Chapter 10b: The AI Mirror


She had been using the tools for two years before the structural resemblance became visible to her.

She started using them the way most people do — as a better search engine, a patient editor, a draftsman for sentences she was too tired to generate. She had been an equity analyst long enough to notice when hype and panic were doing the work argument should have been doing, and she held the tools at a distance and took what she needed. The distance closed through use, not argument. She wrote this book with them. She built a platform on them. She paid them monthly. The tools were inside her practice the way a good pen is inside a writer's — except the pen did not have opinions about the sentences, and these tools did, or something that behaved like having them.

Around the time she was reading [T]'s most careful essays on orthogonality, she noticed that the shape the AI safety researchers were naming was a shape her teacher had already shown her, in a different vocabulary.


The AI labs, at their most honest, are saying: we have solved capability, we have not solved alignment, and the techniques training these systems optimize for outputs humans rate highly, not for values humans hold. We do not have a reliable method, at the scales we are working at, for producing systems whose underlying values match the values of the humans training them. We are worried. We do not know if we will solve it in time.

The admission is the clarity. The admission is also the limit.

[T] says something structurally parallel, though he would complicate the mapping. The tradition does not prescribe a moral code. Awakening does not guarantee ethical conduct. Liberation work is separate from recognition work. The student's character work is non-delegable. His clarity is the clarity of a teacher who has refused to oversell the tradition. The labs, at their best, are the technological cousin — refusing to oversell the technology. Both are saying: the thing we do is powerful, and the thing we do will not, on its own, make the user of it good.
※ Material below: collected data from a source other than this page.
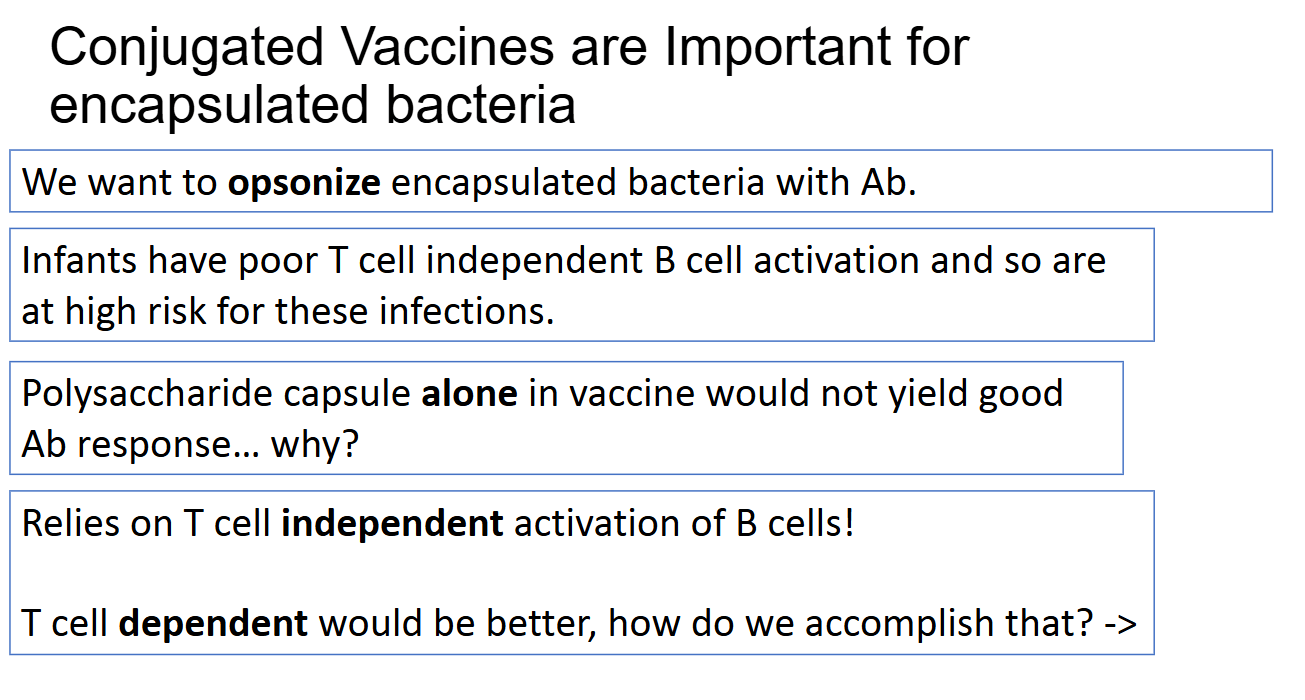 Conjugated Vaccines are Important for encapsulated bacteria

We want to opsonize encapsulated bacteria with Ab.

Infants have poor T cell independent B cell activation and so are at high risk for these infections.

Polysaccharide capsule alone in vaccine would not yield good Ab response… why?

Relies on T cell independent activation of B cells!

T cell dependent would be better, how do we accomplish that? ->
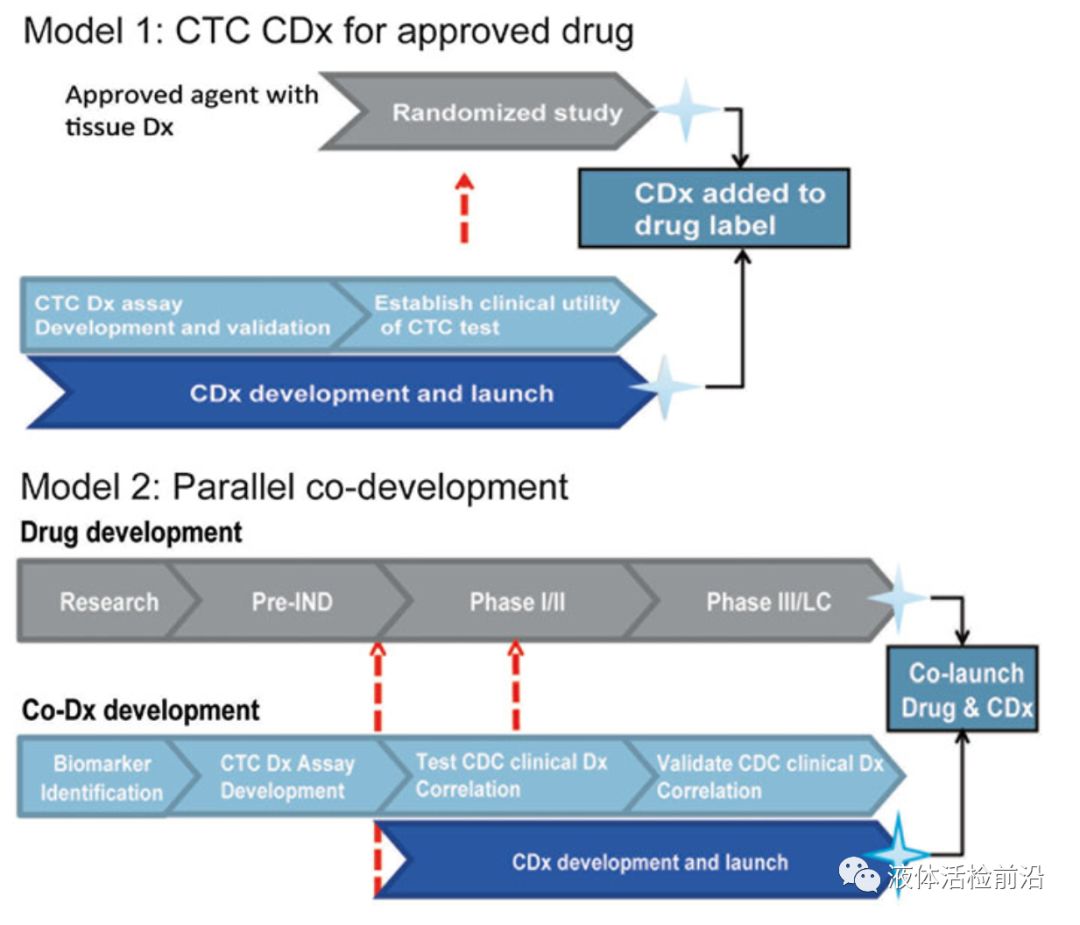 Model 1: CTC CDx for approved drug

Approved agent with tissue Dx

Randomized study

CDx added to drug label

CTC Dx assay Development and validation

Establish clinical utility of CTC test

CDx development and launch

Model 2: Parallel co-development

Drug development

Research

Pre-IND

Phase I/II

Phase III/LC

Co-launch Drug & CDx

Co-Dx development

Biomarker Identification

CTC Dx Assay Development

Test CDC clinical Dx Correlation

Validate CDC clinical Dx Correlation

CDx development and launch

液体活检前沿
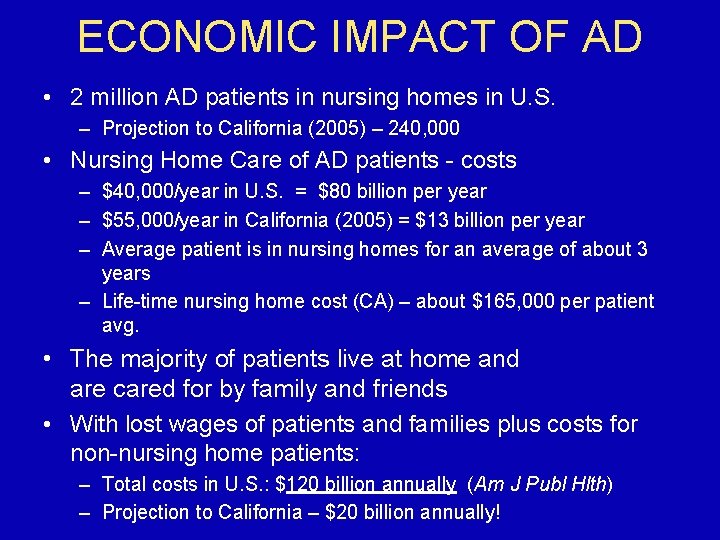 ECONOMIC IMPACT OF AD

• 2 million AD patients in nursing homes in U.S.
– Projection to California (2005) – 240,000

• Nursing Home Care of AD patients - costs
– \$40,000/year in U.S. = \$80 billion per year
– \$55,000/year in California (2005) = \$13 billion per year
– Average patient is in nursing homes for an average of about 3 years
– Life-time nursing home cost (CA) – about \$165,000 per patient avg.

• The majority of patients live at home and are cared for by family and friends

• With lost wages of patients and families plus costs for non-nursing home patients:
– Total costs in U.S.: \$120 billion annually (Am J Publ Hlth)
– Projection to California – \$20 billion annually!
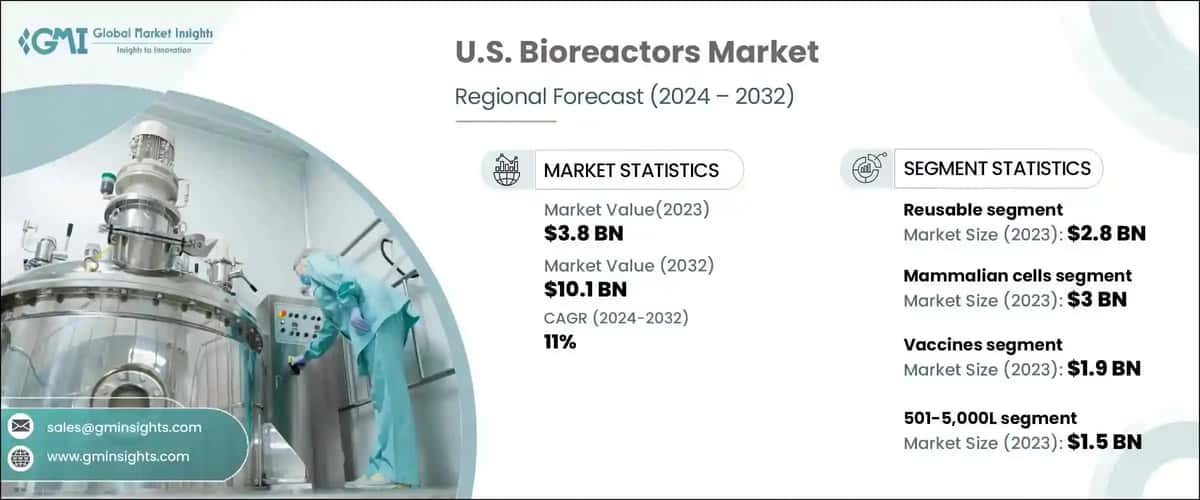 GMI Global Market Insights
Insights to Innovation

U.S. Bioreactors Market

Regional Forecast (2024 – 2032)

MARKET STATISTICS

Market Value(2023)
$3.8 BN

Market Value (2032)
$10.1 BN

CAGR (2024-2032)
11%

SEGMENT STATISTICS

Reusable segment
Market Size (2023): $2.8 BN

Mammalian cells segment
Market Size (2023): $3 BN

Vaccines segment
Market Size (2023): $1.9 BN

501-5,000L segment
Market Size (2023): $1.5 BN

sales@gminsights.com

www.gminsights.com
The distinction worth marking: [T] is making the orthogonality claim about human beings. Capability and value are separable inside a person; this is the whole awakening/liberation architecture. He is more skeptical of the machine version, because he denies the machines are conscious in the sense the doomers fear. The book's argument does not require him to agree on the machine case. The extension to machines is hers. The parallel survives because the human orthogonality is already sufficient: if intelligence does not guarantee goodness in the species that actually is conscious, the hope that it would guarantee goodness in systems that may or may not be was never grounded in the prior evidence.

Two honest teachers. Different vocabularies. Same diagnosis. Both unable to supply from inside their frame what the frame admits it does not supply.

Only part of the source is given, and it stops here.